*Задание*. Перепишите из текста документа фрагмент, начиная со слов «Там старались продумать» и заканчивая словами «свою первую малышку.».

*Текст документа*.
▶

Там старались продумать все, даже студенческие практики. То мы жили в Москве и учились на Красной Площади в Историческом музее, то по две недели проводили в палатках на археологической практике и копали мезолитические слои. Вот только не понимала я прелести комариного царства и посиделок у костра – тогда это было совсем обычным для меня, чувствовалась еще усталость от лесной изоляции, и я особо не разделяла всеобщего восторга от сидения в земляной яме по 10 часов.
Казалось, что нас готовили для чего-то фундаментального и масштабного! Кто-то поехал покорять Москву и Санкт-Петербург, я же закончила магистратуру в Иванове, работая на факультете специалистом по методической работе, в это же время вышла замуж и ушла в декретный отпуск воспитывать свою первую малышку.

◀

*Исходные данные*.
▶

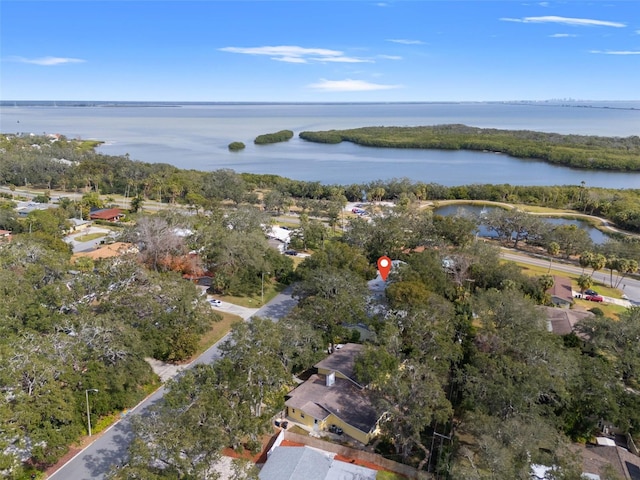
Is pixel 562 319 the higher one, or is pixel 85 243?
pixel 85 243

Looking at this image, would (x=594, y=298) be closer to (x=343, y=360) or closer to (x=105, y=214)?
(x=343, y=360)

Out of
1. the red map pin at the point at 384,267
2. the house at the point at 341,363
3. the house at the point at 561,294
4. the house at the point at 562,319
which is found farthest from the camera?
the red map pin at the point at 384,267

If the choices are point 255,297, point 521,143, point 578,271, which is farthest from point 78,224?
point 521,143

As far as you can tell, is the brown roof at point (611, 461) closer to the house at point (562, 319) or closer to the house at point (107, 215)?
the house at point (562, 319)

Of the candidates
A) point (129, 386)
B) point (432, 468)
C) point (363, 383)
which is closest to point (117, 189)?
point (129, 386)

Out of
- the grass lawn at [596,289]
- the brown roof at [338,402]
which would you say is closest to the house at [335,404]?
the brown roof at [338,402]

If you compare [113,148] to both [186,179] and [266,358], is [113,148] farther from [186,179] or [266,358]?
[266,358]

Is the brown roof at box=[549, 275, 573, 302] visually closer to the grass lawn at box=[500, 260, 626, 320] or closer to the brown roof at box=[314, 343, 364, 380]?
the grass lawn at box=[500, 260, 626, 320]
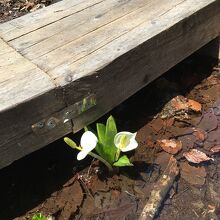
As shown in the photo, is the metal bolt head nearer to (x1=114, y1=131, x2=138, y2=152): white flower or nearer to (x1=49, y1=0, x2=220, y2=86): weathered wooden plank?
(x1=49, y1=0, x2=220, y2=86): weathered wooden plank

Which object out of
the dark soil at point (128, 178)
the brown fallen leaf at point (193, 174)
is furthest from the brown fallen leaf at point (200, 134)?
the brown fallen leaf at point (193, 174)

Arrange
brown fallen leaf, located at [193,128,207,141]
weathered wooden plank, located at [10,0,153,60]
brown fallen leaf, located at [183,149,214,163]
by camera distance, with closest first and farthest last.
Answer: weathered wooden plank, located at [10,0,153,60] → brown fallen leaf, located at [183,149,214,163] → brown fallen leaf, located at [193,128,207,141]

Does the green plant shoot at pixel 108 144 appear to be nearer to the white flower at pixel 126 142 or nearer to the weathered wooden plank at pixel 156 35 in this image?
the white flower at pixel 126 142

◀
▶

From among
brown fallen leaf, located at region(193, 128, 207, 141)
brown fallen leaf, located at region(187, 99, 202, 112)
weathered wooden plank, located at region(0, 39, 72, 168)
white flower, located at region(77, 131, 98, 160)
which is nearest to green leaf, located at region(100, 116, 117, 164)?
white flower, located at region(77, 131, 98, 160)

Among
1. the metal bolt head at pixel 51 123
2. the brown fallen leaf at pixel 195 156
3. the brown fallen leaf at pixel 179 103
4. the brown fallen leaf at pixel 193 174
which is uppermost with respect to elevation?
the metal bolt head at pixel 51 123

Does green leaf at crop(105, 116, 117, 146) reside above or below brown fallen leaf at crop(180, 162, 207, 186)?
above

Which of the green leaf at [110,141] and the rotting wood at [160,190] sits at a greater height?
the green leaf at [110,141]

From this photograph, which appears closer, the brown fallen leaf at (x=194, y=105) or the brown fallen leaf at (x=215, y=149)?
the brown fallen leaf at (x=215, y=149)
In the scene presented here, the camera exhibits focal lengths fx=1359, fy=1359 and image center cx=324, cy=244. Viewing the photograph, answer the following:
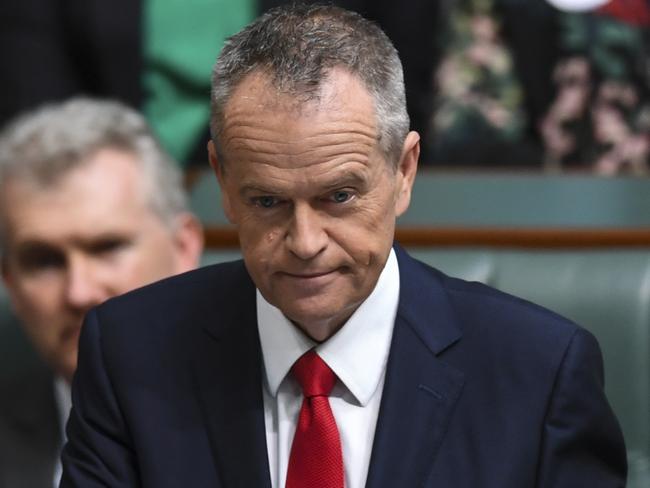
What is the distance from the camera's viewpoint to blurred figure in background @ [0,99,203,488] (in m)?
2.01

◀

*Результат*.
Там старались продумать все, даже студенческие практики. То мы жили в Москве и учились на Красной Площади в Историческом музее, то по две недели проводили в палатках на археологической практике и копали мезолитические слои. Вот только не понимала я прелести комариного царства и посиделок у костра – тогда это было совсем обычным для меня, чувствовалась еще усталость от лесной изоляции, и я особо не разделяла всеобщего восторга от сидения в земляной яме по 10 часов.
Казалось, что нас готовили для чего-то фундаментального и масштабного! Кто-то поехал покорять Москву и Санкт-Петербург, я же закончила магистратуру в Иванове, работая на факультете специалистом по методической работе, в это же время вышла замуж и ушла в декретный отпуск воспитывать свою первую малышку.